Last year, the FBI issued a warning regarding BEC (Business Email Compromise) scams. Unfortunately, security professionals report that those types of scams are increasing in frequency, and worse, the most recent ones come with a disturbing new twist. The latest incarnation of the scam targets employees, seeking to move their direct deposited paychecks into accounts controlled by the hackers.
The execution is simple enough. All a hacker needs is the same information as what they get when they steal a person's identity.
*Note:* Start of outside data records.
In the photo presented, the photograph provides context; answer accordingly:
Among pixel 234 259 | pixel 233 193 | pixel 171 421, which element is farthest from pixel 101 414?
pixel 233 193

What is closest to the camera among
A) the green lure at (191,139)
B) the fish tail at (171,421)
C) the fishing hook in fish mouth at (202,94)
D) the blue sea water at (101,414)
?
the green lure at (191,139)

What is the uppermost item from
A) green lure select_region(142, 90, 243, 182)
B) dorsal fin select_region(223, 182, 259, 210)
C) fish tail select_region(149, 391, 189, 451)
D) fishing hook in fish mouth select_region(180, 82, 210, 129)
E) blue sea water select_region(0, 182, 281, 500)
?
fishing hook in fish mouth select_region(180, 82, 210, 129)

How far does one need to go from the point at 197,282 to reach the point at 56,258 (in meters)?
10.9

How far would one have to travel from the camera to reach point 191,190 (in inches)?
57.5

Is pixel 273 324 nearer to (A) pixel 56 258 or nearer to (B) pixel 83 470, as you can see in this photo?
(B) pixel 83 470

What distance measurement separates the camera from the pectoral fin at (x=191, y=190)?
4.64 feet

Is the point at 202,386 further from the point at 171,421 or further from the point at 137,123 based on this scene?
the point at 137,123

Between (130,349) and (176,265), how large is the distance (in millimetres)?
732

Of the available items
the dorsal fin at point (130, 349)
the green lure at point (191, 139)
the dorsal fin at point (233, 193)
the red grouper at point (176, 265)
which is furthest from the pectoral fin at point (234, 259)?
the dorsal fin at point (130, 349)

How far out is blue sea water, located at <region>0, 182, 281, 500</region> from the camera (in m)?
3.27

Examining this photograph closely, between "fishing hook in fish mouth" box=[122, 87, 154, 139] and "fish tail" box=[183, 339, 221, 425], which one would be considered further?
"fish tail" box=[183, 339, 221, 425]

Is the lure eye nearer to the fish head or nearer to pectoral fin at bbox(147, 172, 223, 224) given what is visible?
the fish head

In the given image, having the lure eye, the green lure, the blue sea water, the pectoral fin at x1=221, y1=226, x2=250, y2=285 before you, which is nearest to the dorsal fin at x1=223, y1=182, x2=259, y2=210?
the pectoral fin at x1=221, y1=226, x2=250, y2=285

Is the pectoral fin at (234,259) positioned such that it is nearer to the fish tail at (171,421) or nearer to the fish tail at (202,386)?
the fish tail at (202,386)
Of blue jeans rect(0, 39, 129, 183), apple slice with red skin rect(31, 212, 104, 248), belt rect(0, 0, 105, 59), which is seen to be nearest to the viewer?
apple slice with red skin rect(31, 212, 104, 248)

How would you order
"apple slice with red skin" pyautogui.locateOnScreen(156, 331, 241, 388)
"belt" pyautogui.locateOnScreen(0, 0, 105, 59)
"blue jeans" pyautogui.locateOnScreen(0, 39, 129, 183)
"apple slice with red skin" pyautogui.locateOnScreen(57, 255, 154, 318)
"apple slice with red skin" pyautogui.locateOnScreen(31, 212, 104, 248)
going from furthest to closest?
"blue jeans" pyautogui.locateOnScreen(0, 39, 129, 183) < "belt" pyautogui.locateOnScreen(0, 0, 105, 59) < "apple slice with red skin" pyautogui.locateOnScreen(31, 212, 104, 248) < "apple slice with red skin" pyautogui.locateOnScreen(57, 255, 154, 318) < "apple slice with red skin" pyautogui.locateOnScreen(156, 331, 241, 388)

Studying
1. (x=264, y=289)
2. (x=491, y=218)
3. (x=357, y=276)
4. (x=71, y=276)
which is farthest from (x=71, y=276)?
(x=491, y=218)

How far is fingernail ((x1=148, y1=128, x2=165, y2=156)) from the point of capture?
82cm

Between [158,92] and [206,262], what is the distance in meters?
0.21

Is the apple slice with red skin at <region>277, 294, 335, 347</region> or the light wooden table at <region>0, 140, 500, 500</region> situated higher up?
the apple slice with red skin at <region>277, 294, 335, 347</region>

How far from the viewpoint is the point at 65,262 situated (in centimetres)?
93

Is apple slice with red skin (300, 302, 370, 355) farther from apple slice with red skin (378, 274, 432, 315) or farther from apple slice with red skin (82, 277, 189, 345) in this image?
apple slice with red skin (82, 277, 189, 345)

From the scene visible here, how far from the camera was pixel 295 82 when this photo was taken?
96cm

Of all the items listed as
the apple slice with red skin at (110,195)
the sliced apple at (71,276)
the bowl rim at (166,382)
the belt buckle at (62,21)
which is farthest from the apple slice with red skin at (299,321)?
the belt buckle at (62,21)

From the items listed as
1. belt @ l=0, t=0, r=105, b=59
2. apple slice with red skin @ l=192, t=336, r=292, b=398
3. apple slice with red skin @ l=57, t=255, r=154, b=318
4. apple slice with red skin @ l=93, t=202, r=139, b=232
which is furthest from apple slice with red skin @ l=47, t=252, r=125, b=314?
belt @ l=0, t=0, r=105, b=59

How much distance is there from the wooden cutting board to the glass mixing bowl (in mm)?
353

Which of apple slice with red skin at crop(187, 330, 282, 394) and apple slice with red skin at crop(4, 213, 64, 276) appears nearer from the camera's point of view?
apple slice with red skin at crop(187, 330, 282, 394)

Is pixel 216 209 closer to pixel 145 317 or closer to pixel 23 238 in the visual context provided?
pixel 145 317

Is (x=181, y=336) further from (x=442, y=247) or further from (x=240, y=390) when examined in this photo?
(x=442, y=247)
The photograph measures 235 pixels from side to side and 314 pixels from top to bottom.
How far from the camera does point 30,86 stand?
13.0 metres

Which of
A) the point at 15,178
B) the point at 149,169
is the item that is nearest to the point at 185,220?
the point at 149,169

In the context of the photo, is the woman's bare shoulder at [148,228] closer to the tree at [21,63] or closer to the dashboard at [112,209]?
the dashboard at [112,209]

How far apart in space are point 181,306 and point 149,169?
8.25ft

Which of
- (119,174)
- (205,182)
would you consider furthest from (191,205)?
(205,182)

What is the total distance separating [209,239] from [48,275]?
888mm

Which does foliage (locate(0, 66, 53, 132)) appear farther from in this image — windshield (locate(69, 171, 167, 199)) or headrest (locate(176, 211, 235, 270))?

Armed with a target's email address and banking information, all a hacker has to do (in most cases) is send a formal request to HR, explaining that the target has a new bank account and asking that the paycheck be sent to the details provided.
It all seems legit to the HR personnel receiving the request, because all of the information is accurate. In a growing number of cases, nobody even thinks to check or confirm that the switch has been authorized by the employee in question.
One of the researchers who has been following the growth in popularity of this approach had this to say about guarding against it:
"If a two-factor online system is not being used, we recommend ensuring an element of human contact is established before completion of the request, in addition to checking that the email address is from a legitimate source."
How big a problem is this type of thing?
According to the latest FBI statistics, between October 2013 and May 2018, businesses suffered total losses estimated at more than $12 billion, worldwide. If that doesn't get your attention, few things will. This is a large and growing problem, but thankfully, it's one that can be easily fixed by putting a few additional common sense safeguards in place.